Directions for this task.
Without any alteration, retype the records that appear below.

### Supplied information ###

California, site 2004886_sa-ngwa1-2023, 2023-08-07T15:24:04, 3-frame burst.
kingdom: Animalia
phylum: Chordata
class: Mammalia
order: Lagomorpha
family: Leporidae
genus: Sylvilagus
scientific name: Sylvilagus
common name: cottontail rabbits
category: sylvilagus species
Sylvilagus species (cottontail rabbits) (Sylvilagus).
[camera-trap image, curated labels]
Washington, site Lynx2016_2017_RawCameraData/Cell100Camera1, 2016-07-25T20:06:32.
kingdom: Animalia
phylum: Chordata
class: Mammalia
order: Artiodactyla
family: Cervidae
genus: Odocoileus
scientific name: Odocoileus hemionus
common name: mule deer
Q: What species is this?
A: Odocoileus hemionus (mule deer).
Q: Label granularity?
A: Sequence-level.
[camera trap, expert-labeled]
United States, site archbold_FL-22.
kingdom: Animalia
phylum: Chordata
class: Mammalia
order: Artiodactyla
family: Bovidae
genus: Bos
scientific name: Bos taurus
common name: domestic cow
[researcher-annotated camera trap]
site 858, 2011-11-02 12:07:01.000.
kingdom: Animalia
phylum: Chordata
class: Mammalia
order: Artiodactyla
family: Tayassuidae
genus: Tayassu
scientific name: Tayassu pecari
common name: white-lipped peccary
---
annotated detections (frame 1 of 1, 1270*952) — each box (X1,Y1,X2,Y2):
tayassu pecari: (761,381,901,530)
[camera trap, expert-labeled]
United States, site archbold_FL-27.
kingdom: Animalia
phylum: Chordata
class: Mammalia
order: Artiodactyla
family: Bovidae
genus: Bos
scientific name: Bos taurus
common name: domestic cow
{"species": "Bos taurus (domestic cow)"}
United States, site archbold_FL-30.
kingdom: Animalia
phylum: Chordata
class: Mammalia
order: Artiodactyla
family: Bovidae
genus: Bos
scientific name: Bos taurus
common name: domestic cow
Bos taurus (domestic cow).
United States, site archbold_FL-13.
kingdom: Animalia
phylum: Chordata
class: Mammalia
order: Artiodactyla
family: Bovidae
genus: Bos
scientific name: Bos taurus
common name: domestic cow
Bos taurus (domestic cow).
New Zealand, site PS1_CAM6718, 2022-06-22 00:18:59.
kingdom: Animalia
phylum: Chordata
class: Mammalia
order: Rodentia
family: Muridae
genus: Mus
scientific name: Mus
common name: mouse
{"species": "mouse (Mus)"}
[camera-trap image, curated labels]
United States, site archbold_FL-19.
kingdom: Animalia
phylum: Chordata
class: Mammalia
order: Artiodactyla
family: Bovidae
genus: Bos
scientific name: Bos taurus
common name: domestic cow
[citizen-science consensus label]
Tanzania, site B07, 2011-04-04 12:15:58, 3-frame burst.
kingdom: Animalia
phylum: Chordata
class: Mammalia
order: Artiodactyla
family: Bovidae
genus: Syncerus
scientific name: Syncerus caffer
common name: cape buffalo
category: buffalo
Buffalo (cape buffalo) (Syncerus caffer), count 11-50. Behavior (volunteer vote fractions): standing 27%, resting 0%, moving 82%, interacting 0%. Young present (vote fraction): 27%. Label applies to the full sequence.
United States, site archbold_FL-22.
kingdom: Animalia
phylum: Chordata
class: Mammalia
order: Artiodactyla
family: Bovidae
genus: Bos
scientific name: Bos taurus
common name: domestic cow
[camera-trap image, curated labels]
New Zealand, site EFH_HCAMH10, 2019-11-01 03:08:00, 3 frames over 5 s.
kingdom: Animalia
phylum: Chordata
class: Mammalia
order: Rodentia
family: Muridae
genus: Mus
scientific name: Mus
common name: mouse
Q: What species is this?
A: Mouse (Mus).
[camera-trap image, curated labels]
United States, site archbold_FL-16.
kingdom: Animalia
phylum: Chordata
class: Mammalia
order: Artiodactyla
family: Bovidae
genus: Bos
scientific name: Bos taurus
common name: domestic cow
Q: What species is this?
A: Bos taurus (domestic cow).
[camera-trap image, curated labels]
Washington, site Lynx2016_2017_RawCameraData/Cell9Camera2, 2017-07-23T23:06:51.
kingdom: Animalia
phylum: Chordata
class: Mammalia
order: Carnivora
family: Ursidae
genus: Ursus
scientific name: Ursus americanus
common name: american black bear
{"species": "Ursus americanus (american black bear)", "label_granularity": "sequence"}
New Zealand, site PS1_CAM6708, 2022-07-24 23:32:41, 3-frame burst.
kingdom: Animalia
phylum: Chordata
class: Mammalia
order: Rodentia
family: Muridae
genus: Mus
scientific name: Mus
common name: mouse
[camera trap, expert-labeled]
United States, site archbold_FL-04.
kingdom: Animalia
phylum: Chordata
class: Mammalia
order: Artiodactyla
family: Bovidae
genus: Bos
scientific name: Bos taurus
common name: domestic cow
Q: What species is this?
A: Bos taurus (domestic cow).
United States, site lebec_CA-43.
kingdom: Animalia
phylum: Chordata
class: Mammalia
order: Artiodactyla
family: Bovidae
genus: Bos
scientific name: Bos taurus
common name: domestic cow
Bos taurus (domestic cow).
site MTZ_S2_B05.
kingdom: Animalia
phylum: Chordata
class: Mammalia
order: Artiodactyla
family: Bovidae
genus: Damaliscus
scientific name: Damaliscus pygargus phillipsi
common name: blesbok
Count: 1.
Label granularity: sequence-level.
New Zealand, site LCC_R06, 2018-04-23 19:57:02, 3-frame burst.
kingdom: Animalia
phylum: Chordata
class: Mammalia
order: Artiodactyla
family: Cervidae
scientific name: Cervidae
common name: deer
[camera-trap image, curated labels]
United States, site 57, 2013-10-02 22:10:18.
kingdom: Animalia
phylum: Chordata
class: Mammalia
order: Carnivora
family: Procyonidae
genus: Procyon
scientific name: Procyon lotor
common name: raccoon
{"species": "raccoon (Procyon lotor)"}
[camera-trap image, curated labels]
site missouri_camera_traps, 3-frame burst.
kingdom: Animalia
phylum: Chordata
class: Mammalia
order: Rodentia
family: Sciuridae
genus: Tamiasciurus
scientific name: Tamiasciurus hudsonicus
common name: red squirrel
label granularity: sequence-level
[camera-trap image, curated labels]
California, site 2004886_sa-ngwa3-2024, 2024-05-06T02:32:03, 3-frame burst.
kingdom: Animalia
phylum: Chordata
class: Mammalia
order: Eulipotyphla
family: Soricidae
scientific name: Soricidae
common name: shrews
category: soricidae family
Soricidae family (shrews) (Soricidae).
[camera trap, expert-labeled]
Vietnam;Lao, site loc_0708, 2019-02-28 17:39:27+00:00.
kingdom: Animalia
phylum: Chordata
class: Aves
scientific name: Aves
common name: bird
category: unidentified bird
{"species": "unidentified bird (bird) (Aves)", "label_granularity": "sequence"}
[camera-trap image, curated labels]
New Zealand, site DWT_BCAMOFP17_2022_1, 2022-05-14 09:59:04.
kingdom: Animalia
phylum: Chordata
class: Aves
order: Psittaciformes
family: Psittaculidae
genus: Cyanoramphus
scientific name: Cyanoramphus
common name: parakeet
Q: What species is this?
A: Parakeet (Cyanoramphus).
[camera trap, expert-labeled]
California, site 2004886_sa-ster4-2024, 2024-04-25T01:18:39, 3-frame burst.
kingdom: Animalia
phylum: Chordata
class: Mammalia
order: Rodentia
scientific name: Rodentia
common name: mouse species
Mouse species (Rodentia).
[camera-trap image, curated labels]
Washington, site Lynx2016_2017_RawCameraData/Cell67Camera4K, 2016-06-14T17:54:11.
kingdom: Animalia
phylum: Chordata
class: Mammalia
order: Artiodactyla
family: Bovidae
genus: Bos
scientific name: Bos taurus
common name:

###

Task output.
California, site 2004886_sa-ngwa1-2023, 2023-08-07T15:24:04, 3-frame burst.
kingdom: Animalia
phylum: Chordata
class: Mammalia
order: Lagomorpha
family: Leporidae
genus: Sylvilagus
scientific name: Sylvilagus
common name: cottontail rabbits
category: sylvilagus species
Sylvilagus species (cottontail rabbits) (Sylvilagus).
[camera-trap image, curated labels]
Washington, site Lynx2016_2017_RawCameraData/Cell100Camera1, 2016-07-25T20:06:32.
kingdom: Animalia
phylum: Chordata
class: Mammalia
order: Artiodactyla
family: Cervidae
genus: Odocoileus
scientific name: Odocoileus hemionus
common name: mule deer
Q: What species is this?
A: Odocoileus hemionus (mule deer).
Q: Label granularity?
A: Sequence-level.
[camera trap, expert-labeled]
United States, site archbold_FL-22.
kingdom: Animalia
phylum: Chordata
class: Mammalia
order: Artiodactyla
family: Bovidae
genus: Bos
scientific name: Bos taurus
common name: domestic cow
[researcher-annotated camera trap]
site 858, 2011-11-02 12:07:01.000.
kingdom: Animalia
phylum: Chordata
class: Mammalia
order: Artiodactyla
family: Tayassuidae
genus: Tayassu
scientific name: Tayassu pecari
common name: white-lipped peccary
---
annotated detections (frame 1 of 1, 1270*952) — each box (X1,Y1,X2,Y2):
tayassu pecari: (761,381,901,530)
[camera trap, expert-labeled]
United States, site archbold_FL-27.
kingdom: Animalia
phylum: Chordata
class: Mammalia
order: Artiodactyla
family: Bovidae
genus: Bos
scientific name: Bos taurus
common name: domestic cow
{"species": "Bos taurus (domestic cow)"}
United States, site archbold_FL-30.
kingdom: Animalia
phylum: Chordata
class: Mammalia
order: Artiodactyla
family: Bovidae
genus: Bos
scientific name: Bos taurus
common name: domestic cow
Bos taurus (domestic cow).
United States, site archbold_FL-13.
kingdom: Animalia
phylum: Chordata
class: Mammalia
order: Artiodactyla
family: Bovidae
genus: Bos
scientific name: Bos taurus
common name: domestic cow
Bos taurus (domestic cow).
New Zealand, site PS1_CAM6718, 2022-06-22 00:18:59.
kingdom: Animalia
phylum: Chordata
class: Mammalia
order: Rodentia
family: Muridae
genus: Mus
scientific name: Mus
common name: mouse
{"species": "mouse (Mus)"}
[camera-trap image, curated labels]
United States, site archbold_FL-19.
kingdom: Animalia
phylum: Chordata
class: Mammalia
order: Artiodactyla
family: Bovidae
genus: Bos
scientific name: Bos taurus
common name: domestic cow
[citizen-science consensus label]
Tanzania, site B07, 2011-04-04 12:15:58, 3-frame burst.
kingdom: Animalia
phylum: Chordata
class: Mammalia
order: Artiodactyla
family: Bovidae
genus: Syncerus
scientific name: Syncerus caffer
common name: cape buffalo
category: buffalo
Buffalo (cape buffalo) (Syncerus caffer), count 11-50. Behavior (volunteer vote fractions): standing 27%, resting 0%, moving 82%, interacting 0%. Young present (vote fraction): 27%. Label applies to the full sequence.
United States, site archbold_FL-22.
kingdom: Animalia
phylum: Chordata
class: Mammalia
order: Artiodactyla
family: Bovidae
genus: Bos
scientific name: Bos taurus
common name: domestic cow
[camera-trap image, curated labels]
New Zealand, site EFH_HCAMH10, 2019-11-01 03:08:00, 3 frames over 5 s.
kingdom: Animalia
phylum: Chordata
class: Mammalia
order: Rodentia
family: Muridae
genus: Mus
scientific name: Mus
common name: mouse
Q: What species is this?
A: Mouse (Mus).
[camera-trap image, curated labels]
United States, site archbold_FL-16.
kingdom: Animalia
phylum: Chordata
class: Mammalia
order: Artiodactyla
family: Bovidae
genus: Bos
scientific name: Bos taurus
common name: domestic cow
Q: What species is this?
A: Bos taurus (domestic cow).
[camera-trap image, curated labels]
Washington, site Lynx2016_2017_RawCameraData/Cell9Camera2, 2017-07-23T23:06:51.
kingdom: Animalia
phylum: Chordata
class: Mammalia
order: Carnivora
family: Ursidae
genus: Ursus
scientific name: Ursus americanus
common name: american black bear
{"species": "Ursus americanus (american black bear)", "label_granularity": "sequence"}
New Zealand, site PS1_CAM6708, 2022-07-24 23:32:41, 3-frame burst.
kingdom: Animalia
phylum: Chordata
class: Mammalia
order: Rodentia
family: Muridae
genus: Mus
scientific name: Mus
common name: mouse
[camera trap, expert-labeled]
United States, site archbold_FL-04.
kingdom: Animalia
phylum: Chordata
class: Mammalia
order: Artiodactyla
family: Bovidae
genus: Bos
scientific name: Bos taurus
common name: domestic cow
Q: What species is this?
A: Bos taurus (domestic cow).
United States, site lebec_CA-43.
kingdom: Animalia
phylum: Chordata
class: Mammalia
order: Artiodactyla
family: Bovidae
genus: Bos
scientific name: Bos taurus
common name: domestic cow
Bos taurus (domestic cow).
site MTZ_S2_B05.
kingdom: Animalia
phylum: Chordata
class: Mammalia
order: Artiodactyla
family: Bovidae
genus: Damaliscus
scientific name: Damaliscus pygargus phillipsi
common name: blesbok
Count: 1.
Label granularity: sequence-level.
New Zealand, site LCC_R06, 2018-04-23 19:57:02, 3-frame burst.
kingdom: Animalia
phylum: Chordata
class: Mammalia
order: Artiodactyla
family: Cervidae
scientific name: Cervidae
common name: deer
[camera-trap image, curated labels]
United States, site 57, 2013-10-02 22:10:18.
kingdom: Animalia
phylum: Chordata
class: Mammalia
order: Carnivora
family: Procyonidae
genus: Procyon
scientific name: Procyon lotor
common name: raccoon
{"species": "raccoon (Procyon lotor)"}
[camera-trap image, curated labels]
site missouri_camera_traps, 3-frame burst.
kingdom: Animalia
phylum: Chordata
class: Mammalia
order: Rodentia
family: Sciuridae
genus: Tamiasciurus
scientific name: Tamiasciurus hudsonicus
common name: red squirrel
label granularity: sequence-level
[camera-trap image, curated labels]
California, site 2004886_sa-ngwa3-2024, 2024-05-06T02:32:03, 3-frame burst.
kingdom: Animalia
phylum: Chordata
class: Mammalia
order: Eulipotyphla
family: Soricidae
scientific name: Soricidae
common name: shrews
category: soricidae family
Soricidae family (shrews) (Soricidae).
[camera trap, expert-labeled]
Vietnam;Lao, site loc_0708, 2019-02-28 17:39:27+00:00.
kingdom: Animalia
phylum: Chordata
class: Aves
scientific name: Aves
common name: bird
category: unidentified bird
{"species": "unidentified bird (bird) (Aves)", "label_granularity": "sequence"}
[camera-trap image, curated labels]
New Zealand, site DWT_BCAMOFP17_2022_1, 2022-05-14 09:59:04.
kingdom: Animalia
phylum: Chordata
class: Aves
order: Psittaciformes
family: Psittaculidae
genus: Cyanoramphus
scientific name: Cyanoramphus
common name: parakeet
Q: What species is this?
A: Parakeet (Cyanoramphus).
[camera trap, expert-labeled]
California, site 2004886_sa-ster4-2024, 2024-04-25T01:18:39, 3-frame burst.
kingdom: Animalia
phylum: Chordata
class: Mammalia
order: Rodentia
scientific name: Rodentia
common name: mouse species
Mouse species (Rodentia).
[camera-trap image, curated labels]
Washington, site Lynx2016_2017_RawCameraData/Cell67Camera4K, 2016-06-14T17:54:11.
kingdom: Animalia
phylum: Chordata
class: Mammalia
order: Artiodactyla
family: Bovidae
genus: Bos
scientific name: Bos taurus
common name:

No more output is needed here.